TEXTO FORNECIDO:
▽

Será só amanhã a cerimônia de posse de Pedro Parente, no Planalto. Mas hoje ele já é presidente da Petrobras. É chegar e começar a trabalhar. Há muito o que fazer. Inicialmente, a troca de comando  foi mesmo marcada para esta data, assim que o nome foi anunciado, na semana passada. Depois, foi adiada para a próxima quinta-feira, devido aos procedimentos de aprovação do nome pelo Conselho de Administração. Ontem, com a oficialização da renúncia de Aldemir Bendine, o processo se acelerou.

△

ENUNCIADO:
Reescreva o trecho do texto que começa em "Será só amanhã" e segue até "processo se acelerou.", trocando "Petrobras" por "Eletrobras". As linhas não têm relação com o texto.

MATERIAL FORNECIDO:
▽

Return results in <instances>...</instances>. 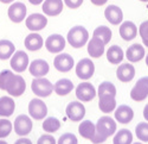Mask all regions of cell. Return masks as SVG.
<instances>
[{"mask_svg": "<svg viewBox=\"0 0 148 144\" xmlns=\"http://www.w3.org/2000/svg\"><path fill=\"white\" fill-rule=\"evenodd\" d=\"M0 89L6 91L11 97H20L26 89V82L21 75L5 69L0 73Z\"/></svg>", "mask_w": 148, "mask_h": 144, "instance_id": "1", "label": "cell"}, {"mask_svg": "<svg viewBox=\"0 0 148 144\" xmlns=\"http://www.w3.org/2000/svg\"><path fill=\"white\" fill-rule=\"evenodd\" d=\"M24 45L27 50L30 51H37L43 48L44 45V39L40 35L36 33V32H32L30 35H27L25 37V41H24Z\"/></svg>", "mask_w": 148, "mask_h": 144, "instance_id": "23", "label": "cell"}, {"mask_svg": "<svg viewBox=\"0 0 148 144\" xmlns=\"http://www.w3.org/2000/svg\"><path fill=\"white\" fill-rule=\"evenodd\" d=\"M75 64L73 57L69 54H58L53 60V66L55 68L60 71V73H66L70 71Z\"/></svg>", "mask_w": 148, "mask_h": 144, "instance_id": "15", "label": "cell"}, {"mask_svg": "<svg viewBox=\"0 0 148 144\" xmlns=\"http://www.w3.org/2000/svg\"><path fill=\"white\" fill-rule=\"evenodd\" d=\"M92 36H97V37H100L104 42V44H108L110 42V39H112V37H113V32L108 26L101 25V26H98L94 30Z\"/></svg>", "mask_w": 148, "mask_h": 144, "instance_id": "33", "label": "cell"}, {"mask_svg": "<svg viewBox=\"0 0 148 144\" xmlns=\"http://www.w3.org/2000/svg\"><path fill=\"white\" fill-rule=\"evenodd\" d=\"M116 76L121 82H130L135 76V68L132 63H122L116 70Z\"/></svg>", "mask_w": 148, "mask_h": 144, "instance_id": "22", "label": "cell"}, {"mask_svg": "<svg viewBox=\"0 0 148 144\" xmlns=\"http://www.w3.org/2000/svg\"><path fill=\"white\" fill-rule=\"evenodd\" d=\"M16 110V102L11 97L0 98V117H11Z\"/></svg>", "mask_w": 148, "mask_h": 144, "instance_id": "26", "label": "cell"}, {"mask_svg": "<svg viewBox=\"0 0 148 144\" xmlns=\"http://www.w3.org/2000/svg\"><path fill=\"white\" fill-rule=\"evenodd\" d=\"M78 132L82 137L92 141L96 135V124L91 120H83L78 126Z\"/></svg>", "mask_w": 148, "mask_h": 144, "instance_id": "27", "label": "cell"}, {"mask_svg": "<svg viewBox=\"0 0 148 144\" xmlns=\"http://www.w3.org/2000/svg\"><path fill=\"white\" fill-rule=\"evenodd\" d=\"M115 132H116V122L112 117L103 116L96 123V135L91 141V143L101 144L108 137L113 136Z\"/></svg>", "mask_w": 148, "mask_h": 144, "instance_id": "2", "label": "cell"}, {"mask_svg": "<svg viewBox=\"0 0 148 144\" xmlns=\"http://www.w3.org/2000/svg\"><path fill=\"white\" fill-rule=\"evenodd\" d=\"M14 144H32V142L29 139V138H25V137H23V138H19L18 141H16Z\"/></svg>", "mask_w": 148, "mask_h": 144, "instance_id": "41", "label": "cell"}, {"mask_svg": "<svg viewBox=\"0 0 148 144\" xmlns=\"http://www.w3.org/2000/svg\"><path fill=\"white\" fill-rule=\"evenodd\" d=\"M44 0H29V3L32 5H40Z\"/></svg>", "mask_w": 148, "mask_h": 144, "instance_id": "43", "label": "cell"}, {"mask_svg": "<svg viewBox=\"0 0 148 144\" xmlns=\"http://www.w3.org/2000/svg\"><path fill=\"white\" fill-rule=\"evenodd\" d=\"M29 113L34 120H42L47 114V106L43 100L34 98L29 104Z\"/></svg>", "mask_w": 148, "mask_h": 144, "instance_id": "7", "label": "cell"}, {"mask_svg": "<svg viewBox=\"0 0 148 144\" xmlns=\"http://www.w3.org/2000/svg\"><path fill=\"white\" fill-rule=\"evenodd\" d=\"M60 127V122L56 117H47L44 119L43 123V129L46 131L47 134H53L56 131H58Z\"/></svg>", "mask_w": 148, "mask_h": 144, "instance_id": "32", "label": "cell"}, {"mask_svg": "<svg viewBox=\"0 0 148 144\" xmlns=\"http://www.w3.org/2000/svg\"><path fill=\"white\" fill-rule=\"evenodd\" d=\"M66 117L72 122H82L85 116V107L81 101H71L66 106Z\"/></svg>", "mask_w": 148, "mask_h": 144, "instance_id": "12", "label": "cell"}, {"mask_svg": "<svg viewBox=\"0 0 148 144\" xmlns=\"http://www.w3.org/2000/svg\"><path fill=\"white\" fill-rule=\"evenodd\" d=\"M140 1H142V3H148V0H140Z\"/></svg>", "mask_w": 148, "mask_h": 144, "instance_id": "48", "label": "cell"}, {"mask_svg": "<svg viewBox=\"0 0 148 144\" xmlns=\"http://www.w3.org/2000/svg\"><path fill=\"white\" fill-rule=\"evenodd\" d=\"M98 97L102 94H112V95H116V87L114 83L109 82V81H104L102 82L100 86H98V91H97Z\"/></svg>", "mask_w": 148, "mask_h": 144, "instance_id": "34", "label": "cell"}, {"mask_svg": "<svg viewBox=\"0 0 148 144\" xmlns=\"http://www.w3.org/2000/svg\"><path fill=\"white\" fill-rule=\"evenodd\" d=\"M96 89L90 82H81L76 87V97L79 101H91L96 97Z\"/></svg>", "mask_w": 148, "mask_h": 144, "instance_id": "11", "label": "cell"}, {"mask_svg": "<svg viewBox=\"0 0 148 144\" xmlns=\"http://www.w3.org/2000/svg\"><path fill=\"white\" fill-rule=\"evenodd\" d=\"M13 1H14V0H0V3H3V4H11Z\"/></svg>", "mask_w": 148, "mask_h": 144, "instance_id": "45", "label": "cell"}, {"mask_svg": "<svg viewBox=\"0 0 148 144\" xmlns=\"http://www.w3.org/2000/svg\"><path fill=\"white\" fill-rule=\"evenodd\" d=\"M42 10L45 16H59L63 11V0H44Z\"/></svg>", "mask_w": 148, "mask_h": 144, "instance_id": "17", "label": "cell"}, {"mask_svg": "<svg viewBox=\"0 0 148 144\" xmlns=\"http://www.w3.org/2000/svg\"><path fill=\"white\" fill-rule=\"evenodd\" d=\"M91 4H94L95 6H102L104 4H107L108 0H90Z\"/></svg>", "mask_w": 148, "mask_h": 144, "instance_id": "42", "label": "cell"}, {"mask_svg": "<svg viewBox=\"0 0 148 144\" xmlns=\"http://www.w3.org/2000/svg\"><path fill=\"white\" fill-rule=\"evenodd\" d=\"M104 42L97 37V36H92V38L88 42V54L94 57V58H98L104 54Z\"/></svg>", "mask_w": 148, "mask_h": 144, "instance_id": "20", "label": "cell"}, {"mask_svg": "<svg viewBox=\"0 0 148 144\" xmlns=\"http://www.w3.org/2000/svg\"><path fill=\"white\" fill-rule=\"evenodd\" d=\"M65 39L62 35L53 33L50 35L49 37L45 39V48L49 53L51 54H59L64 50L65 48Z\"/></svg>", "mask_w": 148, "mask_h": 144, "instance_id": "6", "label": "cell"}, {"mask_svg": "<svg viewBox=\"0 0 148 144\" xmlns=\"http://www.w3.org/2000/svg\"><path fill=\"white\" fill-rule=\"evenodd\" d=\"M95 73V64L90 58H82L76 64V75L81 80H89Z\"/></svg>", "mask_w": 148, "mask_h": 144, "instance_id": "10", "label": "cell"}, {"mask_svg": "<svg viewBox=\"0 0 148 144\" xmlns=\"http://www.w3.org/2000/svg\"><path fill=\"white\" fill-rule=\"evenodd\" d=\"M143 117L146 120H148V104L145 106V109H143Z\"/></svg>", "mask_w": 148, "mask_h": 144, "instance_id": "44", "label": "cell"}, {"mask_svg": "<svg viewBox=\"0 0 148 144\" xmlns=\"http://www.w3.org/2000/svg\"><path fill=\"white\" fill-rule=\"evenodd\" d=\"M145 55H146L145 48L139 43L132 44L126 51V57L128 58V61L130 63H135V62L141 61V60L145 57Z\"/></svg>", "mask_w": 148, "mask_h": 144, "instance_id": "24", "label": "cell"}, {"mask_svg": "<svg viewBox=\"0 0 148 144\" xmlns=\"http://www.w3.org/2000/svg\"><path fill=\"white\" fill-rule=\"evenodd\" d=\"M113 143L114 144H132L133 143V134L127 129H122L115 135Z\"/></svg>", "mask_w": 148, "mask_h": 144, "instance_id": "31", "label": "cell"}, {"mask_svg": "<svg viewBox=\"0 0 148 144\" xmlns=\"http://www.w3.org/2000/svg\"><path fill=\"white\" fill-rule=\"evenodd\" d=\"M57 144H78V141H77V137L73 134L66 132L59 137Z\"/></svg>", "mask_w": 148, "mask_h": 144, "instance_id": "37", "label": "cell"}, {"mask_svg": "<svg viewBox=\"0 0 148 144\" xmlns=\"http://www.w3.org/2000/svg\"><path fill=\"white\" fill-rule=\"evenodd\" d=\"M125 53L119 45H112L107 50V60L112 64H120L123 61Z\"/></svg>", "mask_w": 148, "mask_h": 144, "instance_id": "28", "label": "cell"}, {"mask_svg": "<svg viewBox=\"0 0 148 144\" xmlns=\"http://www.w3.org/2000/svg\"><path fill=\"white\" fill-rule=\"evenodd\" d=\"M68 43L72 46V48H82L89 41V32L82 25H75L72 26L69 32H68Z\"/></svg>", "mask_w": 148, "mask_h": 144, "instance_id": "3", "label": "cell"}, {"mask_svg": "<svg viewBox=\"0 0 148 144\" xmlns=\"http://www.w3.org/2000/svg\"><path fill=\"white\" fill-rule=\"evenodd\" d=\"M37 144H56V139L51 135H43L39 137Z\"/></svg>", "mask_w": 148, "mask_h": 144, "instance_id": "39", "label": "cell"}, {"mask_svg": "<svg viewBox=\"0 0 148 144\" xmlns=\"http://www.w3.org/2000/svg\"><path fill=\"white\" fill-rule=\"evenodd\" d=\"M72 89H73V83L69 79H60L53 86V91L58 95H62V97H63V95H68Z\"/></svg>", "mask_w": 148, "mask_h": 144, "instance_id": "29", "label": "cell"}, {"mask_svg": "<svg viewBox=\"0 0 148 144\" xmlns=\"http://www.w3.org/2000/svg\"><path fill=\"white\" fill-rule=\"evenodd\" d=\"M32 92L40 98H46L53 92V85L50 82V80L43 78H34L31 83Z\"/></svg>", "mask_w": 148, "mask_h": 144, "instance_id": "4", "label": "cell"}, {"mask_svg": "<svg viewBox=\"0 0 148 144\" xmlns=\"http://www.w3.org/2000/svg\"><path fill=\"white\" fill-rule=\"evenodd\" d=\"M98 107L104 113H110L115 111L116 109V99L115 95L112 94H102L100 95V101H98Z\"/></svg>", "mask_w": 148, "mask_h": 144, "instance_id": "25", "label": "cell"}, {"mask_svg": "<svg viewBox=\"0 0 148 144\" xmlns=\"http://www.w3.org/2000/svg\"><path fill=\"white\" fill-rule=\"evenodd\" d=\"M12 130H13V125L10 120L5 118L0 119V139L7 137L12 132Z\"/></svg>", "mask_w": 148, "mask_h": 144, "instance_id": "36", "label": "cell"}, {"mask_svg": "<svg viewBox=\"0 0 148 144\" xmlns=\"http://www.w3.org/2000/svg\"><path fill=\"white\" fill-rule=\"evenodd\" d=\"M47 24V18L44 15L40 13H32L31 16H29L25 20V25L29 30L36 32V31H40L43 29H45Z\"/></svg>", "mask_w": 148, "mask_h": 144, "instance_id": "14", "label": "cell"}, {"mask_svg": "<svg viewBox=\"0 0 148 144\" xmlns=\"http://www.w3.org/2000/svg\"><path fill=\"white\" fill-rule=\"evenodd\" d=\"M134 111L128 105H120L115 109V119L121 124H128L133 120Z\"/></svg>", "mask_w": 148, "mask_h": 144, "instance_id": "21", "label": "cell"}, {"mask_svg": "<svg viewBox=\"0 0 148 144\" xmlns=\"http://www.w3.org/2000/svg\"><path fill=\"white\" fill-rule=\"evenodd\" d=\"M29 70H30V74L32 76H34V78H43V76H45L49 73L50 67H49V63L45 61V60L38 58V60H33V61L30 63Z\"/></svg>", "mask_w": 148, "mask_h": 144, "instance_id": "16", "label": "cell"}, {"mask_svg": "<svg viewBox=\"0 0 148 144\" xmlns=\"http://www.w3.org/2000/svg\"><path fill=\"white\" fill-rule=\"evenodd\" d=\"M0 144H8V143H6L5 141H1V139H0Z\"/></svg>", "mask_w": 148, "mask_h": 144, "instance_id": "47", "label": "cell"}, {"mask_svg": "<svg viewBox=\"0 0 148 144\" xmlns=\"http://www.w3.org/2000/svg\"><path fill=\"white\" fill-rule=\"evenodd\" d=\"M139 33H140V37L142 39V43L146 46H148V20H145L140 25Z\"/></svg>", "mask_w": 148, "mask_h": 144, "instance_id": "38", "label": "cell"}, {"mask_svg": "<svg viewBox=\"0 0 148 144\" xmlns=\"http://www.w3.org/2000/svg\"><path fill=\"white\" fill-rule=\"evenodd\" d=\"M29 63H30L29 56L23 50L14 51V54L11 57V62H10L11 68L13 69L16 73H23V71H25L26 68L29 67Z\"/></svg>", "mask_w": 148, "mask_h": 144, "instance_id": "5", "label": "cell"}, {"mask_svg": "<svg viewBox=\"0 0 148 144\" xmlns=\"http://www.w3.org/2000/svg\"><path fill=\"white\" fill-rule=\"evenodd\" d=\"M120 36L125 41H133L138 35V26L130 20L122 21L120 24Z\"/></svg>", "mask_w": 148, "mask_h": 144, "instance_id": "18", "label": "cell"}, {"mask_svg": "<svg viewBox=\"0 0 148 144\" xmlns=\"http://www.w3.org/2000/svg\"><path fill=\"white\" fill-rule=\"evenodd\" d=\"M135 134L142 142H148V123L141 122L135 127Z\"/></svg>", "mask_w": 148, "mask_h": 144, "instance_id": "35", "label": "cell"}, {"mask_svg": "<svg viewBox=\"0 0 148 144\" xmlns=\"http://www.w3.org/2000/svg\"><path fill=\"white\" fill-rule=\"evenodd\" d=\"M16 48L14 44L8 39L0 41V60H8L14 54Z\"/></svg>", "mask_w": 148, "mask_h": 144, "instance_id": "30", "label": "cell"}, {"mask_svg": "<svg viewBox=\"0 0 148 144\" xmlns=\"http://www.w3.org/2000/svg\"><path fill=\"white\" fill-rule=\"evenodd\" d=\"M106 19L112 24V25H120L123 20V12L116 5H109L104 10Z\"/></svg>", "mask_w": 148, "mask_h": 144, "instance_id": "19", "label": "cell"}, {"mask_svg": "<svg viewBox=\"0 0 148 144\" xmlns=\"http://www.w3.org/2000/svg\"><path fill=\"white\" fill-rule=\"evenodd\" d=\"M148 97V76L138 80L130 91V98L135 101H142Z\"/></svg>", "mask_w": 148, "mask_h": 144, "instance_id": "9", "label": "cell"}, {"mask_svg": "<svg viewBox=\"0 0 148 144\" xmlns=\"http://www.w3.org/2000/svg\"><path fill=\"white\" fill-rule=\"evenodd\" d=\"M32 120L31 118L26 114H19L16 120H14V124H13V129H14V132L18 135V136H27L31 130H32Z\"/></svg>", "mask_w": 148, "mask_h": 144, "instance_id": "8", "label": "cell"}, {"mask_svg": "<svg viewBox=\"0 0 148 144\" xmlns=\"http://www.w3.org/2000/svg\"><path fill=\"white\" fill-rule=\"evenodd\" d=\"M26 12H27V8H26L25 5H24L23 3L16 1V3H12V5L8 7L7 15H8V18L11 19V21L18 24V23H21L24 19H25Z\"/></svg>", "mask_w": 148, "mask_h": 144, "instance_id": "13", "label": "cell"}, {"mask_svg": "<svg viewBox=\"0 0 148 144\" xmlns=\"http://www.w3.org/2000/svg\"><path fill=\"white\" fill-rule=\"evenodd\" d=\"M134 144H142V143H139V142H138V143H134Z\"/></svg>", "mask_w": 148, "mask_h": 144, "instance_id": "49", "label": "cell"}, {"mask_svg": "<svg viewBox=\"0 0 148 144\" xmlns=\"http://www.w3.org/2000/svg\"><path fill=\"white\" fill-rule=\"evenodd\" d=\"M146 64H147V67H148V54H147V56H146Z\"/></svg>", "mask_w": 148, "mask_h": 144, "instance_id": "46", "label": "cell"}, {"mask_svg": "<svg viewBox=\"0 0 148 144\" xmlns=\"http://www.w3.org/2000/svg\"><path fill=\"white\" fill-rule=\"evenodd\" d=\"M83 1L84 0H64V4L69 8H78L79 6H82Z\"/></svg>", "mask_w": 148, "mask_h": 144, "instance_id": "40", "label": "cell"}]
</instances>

△

RESOLUÇÃO:
Será só amanhã a cerimônia de posse de Pedro Parente, no Planalto. Mas hoje ele já é presidente da Eletrobras. É chegar e começar a trabalhar. Há muito o que fazer. Inicialmente, a troca de comando  foi mesmo marcada para esta data, assim que o nome foi anunciado, na semana passada. Depois, foi adiada para a próxima quinta-feira, devido aos procedimentos de aprovação do nome pelo Conselho de Administração. Ontem, com a oficialização da renúncia de Aldemir Bendine, o processo se acelerou.